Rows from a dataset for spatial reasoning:
▶

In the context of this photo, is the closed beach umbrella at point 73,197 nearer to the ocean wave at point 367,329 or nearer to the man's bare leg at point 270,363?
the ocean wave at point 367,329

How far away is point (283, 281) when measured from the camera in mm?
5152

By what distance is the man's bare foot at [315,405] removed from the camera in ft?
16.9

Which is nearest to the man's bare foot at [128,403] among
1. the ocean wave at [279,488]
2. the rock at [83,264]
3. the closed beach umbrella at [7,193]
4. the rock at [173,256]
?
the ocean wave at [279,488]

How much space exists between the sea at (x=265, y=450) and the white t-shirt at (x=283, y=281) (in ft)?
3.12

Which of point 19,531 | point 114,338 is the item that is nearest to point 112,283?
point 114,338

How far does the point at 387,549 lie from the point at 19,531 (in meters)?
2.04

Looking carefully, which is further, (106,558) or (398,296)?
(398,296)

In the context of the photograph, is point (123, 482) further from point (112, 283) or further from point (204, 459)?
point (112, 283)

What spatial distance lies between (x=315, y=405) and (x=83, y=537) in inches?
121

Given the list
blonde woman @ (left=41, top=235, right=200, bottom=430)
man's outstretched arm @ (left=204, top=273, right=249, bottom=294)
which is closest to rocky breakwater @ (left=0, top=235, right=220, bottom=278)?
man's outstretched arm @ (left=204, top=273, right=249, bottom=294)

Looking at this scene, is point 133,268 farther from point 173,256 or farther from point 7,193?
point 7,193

◀

### EXERCISE OBJECTIVE
Reproduce the listing above in full, substituting "folded parasol" for every occurrence of "closed beach umbrella" and leaving all other text as it is.

### FINISHED TASK
In the context of this photo, is the folded parasol at point 73,197 nearer to the ocean wave at point 367,329 or nearer to the man's bare leg at point 270,363?
the ocean wave at point 367,329

How far away is point (283, 281) when measured from the camera in mm?
5152

By what distance is the man's bare foot at [315,405] removed from the camera in ft?
16.9

Which is nearest to the man's bare foot at [128,403] among
1. the ocean wave at [279,488]
2. the rock at [83,264]
3. the folded parasol at [7,193]
4. the rock at [173,256]
?
the ocean wave at [279,488]

How much space exists between the sea at (x=265, y=450) and the white t-shirt at (x=283, y=281) (in ft)?
3.12

Which of point 19,531 | point 114,338 is the item that is nearest to point 112,283?
point 114,338

How far does the point at 387,549 lie from the point at 19,531 (in meters)?
2.04

Looking carefully, which is further, (106,558) or (398,296)?
(398,296)

In the context of the photograph, is point (123, 482) further from point (112, 283) or further from point (204, 459)?
point (112, 283)

What spatial distance lies between (x=315, y=405) and (x=83, y=537) in inches?
121

Given the list
blonde woman @ (left=41, top=235, right=200, bottom=430)
man's outstretched arm @ (left=204, top=273, right=249, bottom=294)
which is closest to rocky breakwater @ (left=0, top=235, right=220, bottom=278)?
man's outstretched arm @ (left=204, top=273, right=249, bottom=294)

Looking at this scene, is point 133,268 farther from point 173,256 or farther from point 7,193?
point 7,193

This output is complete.